* **WHAT YOU WILL DO**
Restate the entries word for word, omitting nothing.

Spatial relationship records:
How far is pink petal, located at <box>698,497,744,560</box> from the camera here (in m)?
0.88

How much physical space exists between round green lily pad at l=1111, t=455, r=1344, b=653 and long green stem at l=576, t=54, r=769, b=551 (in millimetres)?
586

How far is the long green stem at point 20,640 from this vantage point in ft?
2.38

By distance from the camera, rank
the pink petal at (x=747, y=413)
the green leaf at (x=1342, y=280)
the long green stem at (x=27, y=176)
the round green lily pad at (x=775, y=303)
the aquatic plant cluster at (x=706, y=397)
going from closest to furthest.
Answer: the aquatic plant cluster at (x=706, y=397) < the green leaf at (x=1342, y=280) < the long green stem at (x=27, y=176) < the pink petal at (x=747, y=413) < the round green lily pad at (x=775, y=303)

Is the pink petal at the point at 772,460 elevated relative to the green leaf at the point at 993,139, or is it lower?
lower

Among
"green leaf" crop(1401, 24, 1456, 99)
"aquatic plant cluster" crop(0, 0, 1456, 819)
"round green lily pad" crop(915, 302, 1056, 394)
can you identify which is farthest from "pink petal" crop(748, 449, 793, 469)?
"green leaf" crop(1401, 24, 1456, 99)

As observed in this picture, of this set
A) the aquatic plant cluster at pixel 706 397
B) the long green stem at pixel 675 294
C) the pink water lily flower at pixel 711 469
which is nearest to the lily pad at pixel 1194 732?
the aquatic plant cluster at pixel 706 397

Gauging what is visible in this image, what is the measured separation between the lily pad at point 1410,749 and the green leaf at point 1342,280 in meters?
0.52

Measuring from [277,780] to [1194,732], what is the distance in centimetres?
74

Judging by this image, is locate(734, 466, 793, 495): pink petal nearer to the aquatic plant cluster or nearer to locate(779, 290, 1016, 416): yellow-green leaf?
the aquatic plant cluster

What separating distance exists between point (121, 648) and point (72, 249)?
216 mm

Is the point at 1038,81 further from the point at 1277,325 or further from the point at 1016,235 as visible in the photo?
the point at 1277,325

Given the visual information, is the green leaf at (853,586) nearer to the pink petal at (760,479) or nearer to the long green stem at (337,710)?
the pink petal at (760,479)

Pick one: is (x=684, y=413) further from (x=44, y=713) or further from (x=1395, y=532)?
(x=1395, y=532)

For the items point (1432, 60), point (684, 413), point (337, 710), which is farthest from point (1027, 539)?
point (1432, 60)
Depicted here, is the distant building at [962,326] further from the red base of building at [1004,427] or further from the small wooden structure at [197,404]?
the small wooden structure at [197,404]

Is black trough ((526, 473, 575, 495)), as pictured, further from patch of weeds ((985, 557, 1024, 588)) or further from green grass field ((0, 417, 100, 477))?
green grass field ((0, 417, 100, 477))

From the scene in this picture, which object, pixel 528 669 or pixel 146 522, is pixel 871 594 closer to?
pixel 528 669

* **EXERCISE RESULT**
How far is pink petal, located at <box>698,497,744,560</box> from the camera here (in m)?
0.88

How much physical space exists between round green lily pad at l=1111, t=455, r=1344, b=653 and long green stem at l=576, t=54, r=769, b=551 (in millimetres)?
586

How far is the long green stem at point 20,640 from this vantage point in ft?
2.38

By distance from the camera, rank
the pink petal at (x=747, y=413)
the green leaf at (x=1342, y=280)
the long green stem at (x=27, y=176)
the round green lily pad at (x=775, y=303)
the aquatic plant cluster at (x=706, y=397)
going from closest to furthest.
Answer: the aquatic plant cluster at (x=706, y=397) < the green leaf at (x=1342, y=280) < the long green stem at (x=27, y=176) < the pink petal at (x=747, y=413) < the round green lily pad at (x=775, y=303)

Is the pink petal at the point at 772,460 elevated relative to the green leaf at the point at 993,139, or is it lower?
lower

Among
"green leaf" crop(1401, 24, 1456, 99)
"aquatic plant cluster" crop(0, 0, 1456, 819)
"round green lily pad" crop(915, 302, 1056, 394)
can you identify which is farthest from "pink petal" crop(748, 449, 793, 469)?
"green leaf" crop(1401, 24, 1456, 99)

As observed in this picture, of this set
A) the aquatic plant cluster at pixel 706 397
B) the long green stem at pixel 675 294
C) the pink water lily flower at pixel 711 469
which is nearest to the lily pad at pixel 1194 732?
the aquatic plant cluster at pixel 706 397

Gauging what is visible in this image, what is the measured separation between the lily pad at point 1410,749 and the green leaf at point 1342,280 in meters?
0.52

Measuring from [277,780] to [1194,732], what is the distance in centimetres?
74

Judging by this image, is locate(734, 466, 793, 495): pink petal nearer to the aquatic plant cluster or nearer to locate(779, 290, 1016, 416): yellow-green leaf?
the aquatic plant cluster

What separating distance exists between point (121, 648) and point (72, 249)?
216 mm

Is the point at 1038,81 further from the point at 1277,325 or further from the point at 1016,235 as visible in the photo?
the point at 1277,325

Given the visual information, is the green leaf at (853,586) nearer to the pink petal at (760,479) or nearer to the long green stem at (337,710)?
the pink petal at (760,479)

Pick one: is (x=684, y=413) further from (x=44, y=713) or further from (x=1395, y=532)?
(x=1395, y=532)

For the items point (1432, 60), point (684, 413), point (337, 710), which is farthest from point (1027, 539)?
point (1432, 60)
Depicted here, is the distant building at [962,326] further from the red base of building at [1004,427] or further from the small wooden structure at [197,404]?
the small wooden structure at [197,404]

Is black trough ((526, 473, 575, 495)), as pictured, further from patch of weeds ((985, 557, 1024, 588)) or further from green grass field ((0, 417, 100, 477))?
green grass field ((0, 417, 100, 477))

From the scene in this picture, which object, pixel 528 669 or pixel 146 522, is pixel 871 594 closer to?
pixel 528 669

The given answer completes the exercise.